Ushijima gère un petit commerce très lucratif. Il est « Yamikin », autrement dit usurier. C'est vers lui que se tournent les personnes éboutées des services de prêts habituels : les joueurs invétérés, les mauvais créanciers, tous finissent par tomber dans les mailles de ses filets. Takada est un nouveau venu dans l'équipe de l'usurier. Il va apprendre les ficelles du métier : comment appâter les clients, comment les mettre à genoux pour en faire des esclaves dociles. Car Ushijima se fait toujours rembourser quitte à prostituer ses créanciers ou à leur faire commettre divers larcins.
Ce premier volume sert d'introduction.

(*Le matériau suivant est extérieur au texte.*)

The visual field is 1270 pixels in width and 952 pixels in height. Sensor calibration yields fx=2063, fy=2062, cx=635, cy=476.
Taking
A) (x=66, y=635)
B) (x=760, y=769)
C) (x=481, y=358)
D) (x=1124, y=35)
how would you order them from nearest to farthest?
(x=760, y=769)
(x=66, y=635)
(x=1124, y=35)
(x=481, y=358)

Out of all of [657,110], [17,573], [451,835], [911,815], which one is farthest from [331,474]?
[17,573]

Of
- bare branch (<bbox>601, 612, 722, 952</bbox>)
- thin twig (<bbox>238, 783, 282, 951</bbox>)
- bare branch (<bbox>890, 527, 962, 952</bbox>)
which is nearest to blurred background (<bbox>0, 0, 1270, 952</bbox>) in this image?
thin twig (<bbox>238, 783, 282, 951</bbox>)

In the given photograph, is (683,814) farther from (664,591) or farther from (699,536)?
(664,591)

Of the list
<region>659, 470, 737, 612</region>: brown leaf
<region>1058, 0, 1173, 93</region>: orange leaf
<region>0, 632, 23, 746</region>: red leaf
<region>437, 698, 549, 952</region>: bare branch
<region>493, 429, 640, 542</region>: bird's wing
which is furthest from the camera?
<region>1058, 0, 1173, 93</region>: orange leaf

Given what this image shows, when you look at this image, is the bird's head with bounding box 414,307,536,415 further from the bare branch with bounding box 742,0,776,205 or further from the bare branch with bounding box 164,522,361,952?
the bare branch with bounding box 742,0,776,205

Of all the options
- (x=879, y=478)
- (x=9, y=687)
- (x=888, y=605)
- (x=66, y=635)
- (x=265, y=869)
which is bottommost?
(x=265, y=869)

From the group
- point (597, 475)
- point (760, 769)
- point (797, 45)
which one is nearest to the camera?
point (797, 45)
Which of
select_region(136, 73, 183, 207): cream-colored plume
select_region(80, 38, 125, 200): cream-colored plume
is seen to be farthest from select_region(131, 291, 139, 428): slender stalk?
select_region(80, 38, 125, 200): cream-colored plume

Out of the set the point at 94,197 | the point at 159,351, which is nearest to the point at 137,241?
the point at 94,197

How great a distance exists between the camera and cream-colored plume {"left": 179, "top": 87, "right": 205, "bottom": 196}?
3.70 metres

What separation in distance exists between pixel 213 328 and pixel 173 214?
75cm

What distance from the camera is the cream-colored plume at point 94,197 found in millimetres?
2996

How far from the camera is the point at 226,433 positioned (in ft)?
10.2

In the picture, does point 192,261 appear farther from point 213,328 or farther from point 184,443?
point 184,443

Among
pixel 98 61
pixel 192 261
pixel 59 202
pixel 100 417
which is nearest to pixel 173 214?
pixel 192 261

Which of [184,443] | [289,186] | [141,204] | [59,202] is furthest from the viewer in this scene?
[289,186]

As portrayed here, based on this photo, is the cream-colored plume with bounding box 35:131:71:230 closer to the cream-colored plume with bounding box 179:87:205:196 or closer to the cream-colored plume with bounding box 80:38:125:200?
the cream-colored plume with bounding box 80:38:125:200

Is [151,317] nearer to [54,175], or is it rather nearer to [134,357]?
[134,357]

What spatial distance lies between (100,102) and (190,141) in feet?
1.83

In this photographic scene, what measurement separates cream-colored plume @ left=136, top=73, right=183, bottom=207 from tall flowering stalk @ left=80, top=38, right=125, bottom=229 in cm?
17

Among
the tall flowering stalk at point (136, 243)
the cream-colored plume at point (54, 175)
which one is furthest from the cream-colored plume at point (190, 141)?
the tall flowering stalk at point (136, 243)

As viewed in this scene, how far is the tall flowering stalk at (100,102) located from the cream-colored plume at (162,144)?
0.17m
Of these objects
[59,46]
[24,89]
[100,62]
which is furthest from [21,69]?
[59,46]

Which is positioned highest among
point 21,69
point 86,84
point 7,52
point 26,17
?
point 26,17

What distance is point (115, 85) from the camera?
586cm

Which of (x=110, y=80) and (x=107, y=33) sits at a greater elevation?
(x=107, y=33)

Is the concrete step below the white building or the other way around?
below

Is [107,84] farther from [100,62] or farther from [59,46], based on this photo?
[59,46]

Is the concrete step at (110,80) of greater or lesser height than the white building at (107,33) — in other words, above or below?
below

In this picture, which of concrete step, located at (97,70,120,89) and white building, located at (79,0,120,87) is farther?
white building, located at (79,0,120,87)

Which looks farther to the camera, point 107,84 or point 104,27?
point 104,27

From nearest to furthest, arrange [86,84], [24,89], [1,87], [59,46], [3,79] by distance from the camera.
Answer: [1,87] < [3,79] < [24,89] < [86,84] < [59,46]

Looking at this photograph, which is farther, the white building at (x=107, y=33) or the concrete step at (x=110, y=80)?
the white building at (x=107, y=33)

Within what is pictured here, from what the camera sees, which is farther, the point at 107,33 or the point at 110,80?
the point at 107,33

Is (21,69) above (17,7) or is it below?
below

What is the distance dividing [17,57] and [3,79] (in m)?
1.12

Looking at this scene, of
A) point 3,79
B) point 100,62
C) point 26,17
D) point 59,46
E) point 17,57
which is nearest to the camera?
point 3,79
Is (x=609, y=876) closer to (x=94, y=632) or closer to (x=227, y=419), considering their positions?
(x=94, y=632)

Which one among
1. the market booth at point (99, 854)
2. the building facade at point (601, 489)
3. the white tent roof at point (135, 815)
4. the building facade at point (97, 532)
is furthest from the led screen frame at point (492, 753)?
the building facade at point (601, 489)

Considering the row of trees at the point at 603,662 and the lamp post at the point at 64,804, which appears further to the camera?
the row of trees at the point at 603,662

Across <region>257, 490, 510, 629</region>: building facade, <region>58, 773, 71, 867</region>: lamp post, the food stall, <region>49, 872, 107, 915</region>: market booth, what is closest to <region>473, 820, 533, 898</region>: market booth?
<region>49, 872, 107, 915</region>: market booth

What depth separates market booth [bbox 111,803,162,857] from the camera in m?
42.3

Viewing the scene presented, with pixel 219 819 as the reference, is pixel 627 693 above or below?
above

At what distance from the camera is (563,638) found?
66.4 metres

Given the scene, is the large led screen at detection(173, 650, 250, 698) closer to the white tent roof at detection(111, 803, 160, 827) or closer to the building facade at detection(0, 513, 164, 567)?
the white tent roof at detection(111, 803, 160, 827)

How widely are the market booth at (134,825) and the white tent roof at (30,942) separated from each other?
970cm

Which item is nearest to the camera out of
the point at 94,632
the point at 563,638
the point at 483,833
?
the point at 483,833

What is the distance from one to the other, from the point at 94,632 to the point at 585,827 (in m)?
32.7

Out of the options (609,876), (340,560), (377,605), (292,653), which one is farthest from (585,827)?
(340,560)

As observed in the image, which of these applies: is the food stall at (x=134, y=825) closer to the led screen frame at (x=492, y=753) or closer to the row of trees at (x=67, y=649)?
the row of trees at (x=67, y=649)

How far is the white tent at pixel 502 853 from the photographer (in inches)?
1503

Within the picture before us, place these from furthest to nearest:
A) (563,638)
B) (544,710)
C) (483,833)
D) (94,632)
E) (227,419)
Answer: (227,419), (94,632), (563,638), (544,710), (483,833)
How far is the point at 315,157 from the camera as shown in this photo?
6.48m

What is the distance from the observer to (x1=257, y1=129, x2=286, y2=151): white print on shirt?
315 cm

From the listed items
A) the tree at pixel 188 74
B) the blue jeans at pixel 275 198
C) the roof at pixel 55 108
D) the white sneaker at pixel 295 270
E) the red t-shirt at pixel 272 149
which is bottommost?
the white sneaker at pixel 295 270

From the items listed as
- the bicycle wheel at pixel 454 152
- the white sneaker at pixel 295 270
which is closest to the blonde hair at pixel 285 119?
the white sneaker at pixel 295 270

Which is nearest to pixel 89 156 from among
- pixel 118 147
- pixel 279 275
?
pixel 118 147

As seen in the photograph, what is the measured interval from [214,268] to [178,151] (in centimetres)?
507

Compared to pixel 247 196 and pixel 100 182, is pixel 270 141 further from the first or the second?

On y découvre le milieu dans lequel se situe l'histoire et on en apprend plus sur les pratiques sordides que sur les personnages. Le récit se concentre de ce fait davantage sur les clients que sur Ushijima. C'est vraiment la misère sociale qui nous est montrée dans toute son horreur. Et le terme n'est pas anodin, puisqu'à de nombreuses reprises, afin de souligner la descente aux enfers des clients endettés, le graphisme vire dans le fantastique et nous rappelle le bien moins intéressant « Manoir de l'horreur » de Ochazukenori. Le récit oscille donc ici entre la critique sociale et le film d'horreur dont la violence est d'autant plus insoutenable quelle est réaliste. Certaines scènes, comme celle du reclus obligé de manger des pâtes crues parce qu'on lui a coupé l'eau et l'électricité, font véritablement froid dans le dos. Les traits de l'usurier sont aussi surprenants. Avec sa barbichette, ses yeux vides et ses oreilles en pointes il a tout l'air d'un diable. Mais un diable bien particulier ; un diable d'avarice. Véritable calculette humaine capable de réciter des pages entières de formules de taux d'intérêts, Ushijima a perdu toute humanité, lui qui considère ses clients comme des « esclaves ». C'est d'ailleurs de là que viendra le seul défaut notable de ce tome. La surabondance de chiffres en yen lasse à force de faire la conversion. Peut-être que pour une fois, il aurait été préférable de donner directement les prix en euros.
Il n'en reste pas moins que cette série est un véritable (électro)choc immanquable par son originalité qui tranche avec la masse des shônen et shôjo insipides actuels. Après cet excellent volume d'exposition, on attend maintenant de voir se développer une intrigue construite qui nous permettra d'en savoir plus sur nos protagonistes.